◆ **WHAT YOU WILL DO**:
Convert the lines below, from the line containing "How far is the point" through the end of the rows, into a Markdown table with the columns No. and Line. Number each line and leave out blank lines.

DATA FOR PROCESSING start

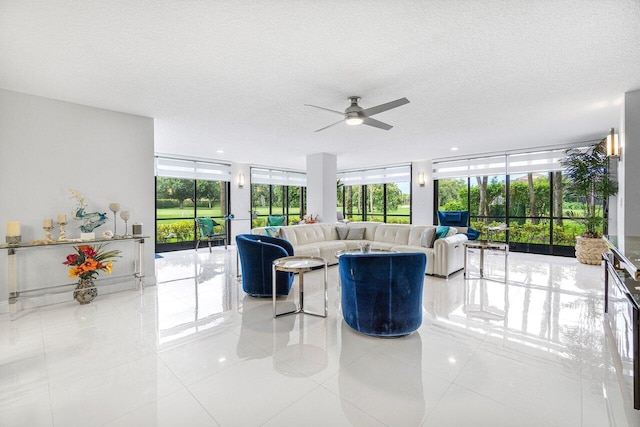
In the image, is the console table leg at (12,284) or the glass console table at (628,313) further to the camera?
the console table leg at (12,284)

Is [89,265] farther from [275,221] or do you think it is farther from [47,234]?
[275,221]

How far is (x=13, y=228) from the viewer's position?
3.54 m

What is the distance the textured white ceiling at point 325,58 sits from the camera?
2.22m

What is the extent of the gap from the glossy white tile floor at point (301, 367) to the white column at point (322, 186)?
14.0 ft

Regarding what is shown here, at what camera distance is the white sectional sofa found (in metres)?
5.18

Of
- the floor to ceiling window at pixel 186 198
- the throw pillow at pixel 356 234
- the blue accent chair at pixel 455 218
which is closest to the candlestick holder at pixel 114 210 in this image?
the floor to ceiling window at pixel 186 198

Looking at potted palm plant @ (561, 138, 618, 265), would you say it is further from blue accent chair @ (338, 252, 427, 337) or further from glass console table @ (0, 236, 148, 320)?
glass console table @ (0, 236, 148, 320)

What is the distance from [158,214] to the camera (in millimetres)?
8297

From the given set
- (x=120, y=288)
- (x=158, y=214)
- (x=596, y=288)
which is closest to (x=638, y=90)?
(x=596, y=288)

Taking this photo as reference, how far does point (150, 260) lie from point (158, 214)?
3.93 meters

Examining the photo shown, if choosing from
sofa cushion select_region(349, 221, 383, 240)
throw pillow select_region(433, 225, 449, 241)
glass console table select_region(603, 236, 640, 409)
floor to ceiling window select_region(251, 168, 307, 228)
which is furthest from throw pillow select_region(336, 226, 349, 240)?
glass console table select_region(603, 236, 640, 409)

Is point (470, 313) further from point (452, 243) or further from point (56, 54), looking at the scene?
point (56, 54)

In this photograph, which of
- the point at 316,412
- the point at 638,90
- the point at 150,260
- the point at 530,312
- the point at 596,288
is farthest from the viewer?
the point at 150,260

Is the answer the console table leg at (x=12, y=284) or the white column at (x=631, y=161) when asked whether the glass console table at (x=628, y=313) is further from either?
the console table leg at (x=12, y=284)
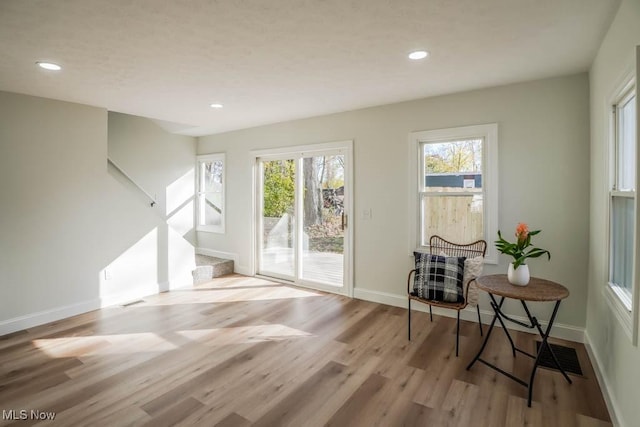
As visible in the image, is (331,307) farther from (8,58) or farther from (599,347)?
(8,58)

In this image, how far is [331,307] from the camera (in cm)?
414

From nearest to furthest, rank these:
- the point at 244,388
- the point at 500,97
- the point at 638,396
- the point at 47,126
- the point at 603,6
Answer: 1. the point at 638,396
2. the point at 603,6
3. the point at 244,388
4. the point at 500,97
5. the point at 47,126

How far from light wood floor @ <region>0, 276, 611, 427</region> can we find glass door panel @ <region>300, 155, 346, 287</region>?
101 cm

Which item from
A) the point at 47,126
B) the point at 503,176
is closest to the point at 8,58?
the point at 47,126

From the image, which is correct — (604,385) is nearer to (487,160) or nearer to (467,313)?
(467,313)

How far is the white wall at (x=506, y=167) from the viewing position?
3.12 m

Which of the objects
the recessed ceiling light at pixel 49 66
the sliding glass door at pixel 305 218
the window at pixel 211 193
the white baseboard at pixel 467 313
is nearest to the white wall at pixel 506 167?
the white baseboard at pixel 467 313

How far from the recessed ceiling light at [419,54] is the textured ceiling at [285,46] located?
0.19ft

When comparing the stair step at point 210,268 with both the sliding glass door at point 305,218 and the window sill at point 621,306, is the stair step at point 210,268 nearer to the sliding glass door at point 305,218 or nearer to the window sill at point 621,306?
the sliding glass door at point 305,218

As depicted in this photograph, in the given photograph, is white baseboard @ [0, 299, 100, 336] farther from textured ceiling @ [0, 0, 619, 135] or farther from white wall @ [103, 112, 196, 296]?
textured ceiling @ [0, 0, 619, 135]

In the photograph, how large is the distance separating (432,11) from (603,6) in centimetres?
99

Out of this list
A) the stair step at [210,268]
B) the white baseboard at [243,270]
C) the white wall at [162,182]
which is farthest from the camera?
the white baseboard at [243,270]

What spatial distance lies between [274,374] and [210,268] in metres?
3.24

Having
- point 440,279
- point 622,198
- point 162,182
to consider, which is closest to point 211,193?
point 162,182
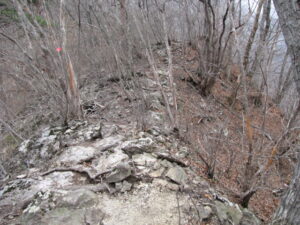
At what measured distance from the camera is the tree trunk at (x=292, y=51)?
1.24 meters

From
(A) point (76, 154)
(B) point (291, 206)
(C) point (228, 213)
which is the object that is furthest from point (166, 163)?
(B) point (291, 206)

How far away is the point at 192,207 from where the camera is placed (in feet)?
7.50

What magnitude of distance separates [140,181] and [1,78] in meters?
6.72

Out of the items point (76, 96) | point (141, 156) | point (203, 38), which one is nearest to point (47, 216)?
point (141, 156)

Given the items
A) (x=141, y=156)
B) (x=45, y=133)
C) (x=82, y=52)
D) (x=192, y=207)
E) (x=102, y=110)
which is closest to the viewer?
(x=192, y=207)

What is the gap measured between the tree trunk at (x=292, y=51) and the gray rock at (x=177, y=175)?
1244 mm

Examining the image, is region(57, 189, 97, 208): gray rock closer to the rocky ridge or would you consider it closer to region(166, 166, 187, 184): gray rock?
the rocky ridge

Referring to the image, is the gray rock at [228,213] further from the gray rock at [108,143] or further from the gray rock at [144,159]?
the gray rock at [108,143]

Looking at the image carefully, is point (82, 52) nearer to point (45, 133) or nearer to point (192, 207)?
point (45, 133)

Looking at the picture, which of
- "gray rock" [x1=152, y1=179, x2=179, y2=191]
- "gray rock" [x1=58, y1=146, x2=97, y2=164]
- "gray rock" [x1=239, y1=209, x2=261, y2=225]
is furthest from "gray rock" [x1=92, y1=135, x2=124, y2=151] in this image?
"gray rock" [x1=239, y1=209, x2=261, y2=225]

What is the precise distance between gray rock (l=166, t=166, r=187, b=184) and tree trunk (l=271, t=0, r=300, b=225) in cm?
124

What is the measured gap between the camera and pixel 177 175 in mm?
2734

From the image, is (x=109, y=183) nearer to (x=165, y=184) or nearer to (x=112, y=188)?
(x=112, y=188)

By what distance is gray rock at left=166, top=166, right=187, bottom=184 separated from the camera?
2.66 meters
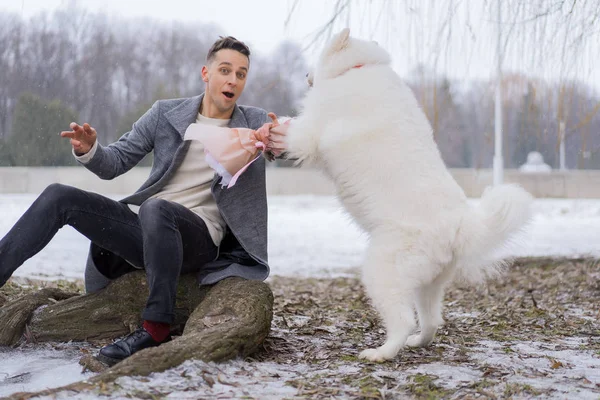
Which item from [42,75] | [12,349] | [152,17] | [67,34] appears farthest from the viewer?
[152,17]

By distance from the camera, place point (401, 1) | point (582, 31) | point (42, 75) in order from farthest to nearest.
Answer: point (42, 75) → point (582, 31) → point (401, 1)

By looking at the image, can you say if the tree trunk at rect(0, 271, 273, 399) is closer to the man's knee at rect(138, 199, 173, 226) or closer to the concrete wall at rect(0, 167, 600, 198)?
the man's knee at rect(138, 199, 173, 226)

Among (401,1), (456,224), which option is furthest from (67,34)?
(456,224)

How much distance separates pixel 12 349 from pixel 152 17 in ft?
26.9

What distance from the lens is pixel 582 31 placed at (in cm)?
417

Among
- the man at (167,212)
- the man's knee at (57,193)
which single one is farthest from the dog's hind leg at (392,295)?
the man's knee at (57,193)

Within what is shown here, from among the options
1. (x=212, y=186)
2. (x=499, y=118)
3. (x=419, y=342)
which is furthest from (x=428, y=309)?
(x=499, y=118)

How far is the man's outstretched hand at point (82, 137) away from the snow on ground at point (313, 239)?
2.62 m

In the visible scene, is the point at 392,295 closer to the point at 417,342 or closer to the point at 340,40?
the point at 417,342

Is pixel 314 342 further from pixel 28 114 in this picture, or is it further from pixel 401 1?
pixel 28 114

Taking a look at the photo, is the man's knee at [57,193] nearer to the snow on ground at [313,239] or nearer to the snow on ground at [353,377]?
the snow on ground at [353,377]

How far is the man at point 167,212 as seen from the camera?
2646 millimetres

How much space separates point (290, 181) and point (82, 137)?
11.1 meters

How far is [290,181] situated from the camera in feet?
45.5
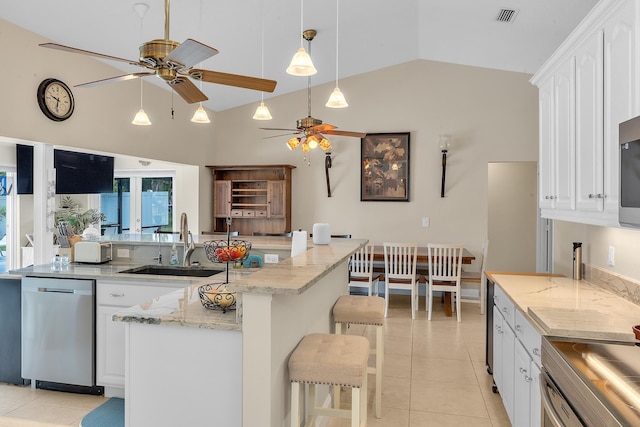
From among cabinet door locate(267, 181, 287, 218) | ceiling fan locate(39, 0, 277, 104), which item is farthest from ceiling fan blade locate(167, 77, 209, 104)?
cabinet door locate(267, 181, 287, 218)

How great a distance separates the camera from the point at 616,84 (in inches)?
76.6

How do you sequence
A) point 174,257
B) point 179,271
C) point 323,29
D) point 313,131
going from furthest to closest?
point 323,29 < point 313,131 < point 174,257 < point 179,271

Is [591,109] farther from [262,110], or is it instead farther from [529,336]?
[262,110]

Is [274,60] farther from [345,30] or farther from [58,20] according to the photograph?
[58,20]

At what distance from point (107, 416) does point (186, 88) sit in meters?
2.19

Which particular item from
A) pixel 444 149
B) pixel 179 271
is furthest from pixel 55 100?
pixel 444 149

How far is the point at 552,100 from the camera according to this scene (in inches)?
111

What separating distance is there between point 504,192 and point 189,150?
16.7ft

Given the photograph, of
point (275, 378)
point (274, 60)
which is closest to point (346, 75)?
point (274, 60)

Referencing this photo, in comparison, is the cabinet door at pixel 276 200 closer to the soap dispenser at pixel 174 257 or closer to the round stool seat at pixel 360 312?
the soap dispenser at pixel 174 257

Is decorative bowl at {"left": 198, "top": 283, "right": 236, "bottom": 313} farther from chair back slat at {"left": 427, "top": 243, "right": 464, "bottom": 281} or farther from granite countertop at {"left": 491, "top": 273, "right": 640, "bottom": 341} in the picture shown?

DATA FOR PROCESSING end

◆ **RESPONSE TO THIS TASK**:
| No. | Line |
|---|---|
| 1 | How far is the point at 552,100 from the camera according to this scene (in inches)? |
| 2 | 111 |
| 3 | What separating distance is there between point 504,192 and point 189,150? |
| 4 | 16.7ft |
| 5 | Given the photograph, of |
| 6 | point (275, 378) |
| 7 | point (274, 60) |
| 8 | which is closest to point (346, 75)? |
| 9 | point (274, 60) |
| 10 | Referencing this photo, in comparison, is the cabinet door at pixel 276 200 closer to the soap dispenser at pixel 174 257 or closer to the round stool seat at pixel 360 312? |
| 11 | the soap dispenser at pixel 174 257 |
| 12 | Is decorative bowl at {"left": 198, "top": 283, "right": 236, "bottom": 313} farther from chair back slat at {"left": 427, "top": 243, "right": 464, "bottom": 281} or farther from granite countertop at {"left": 491, "top": 273, "right": 640, "bottom": 341} in the picture shown? |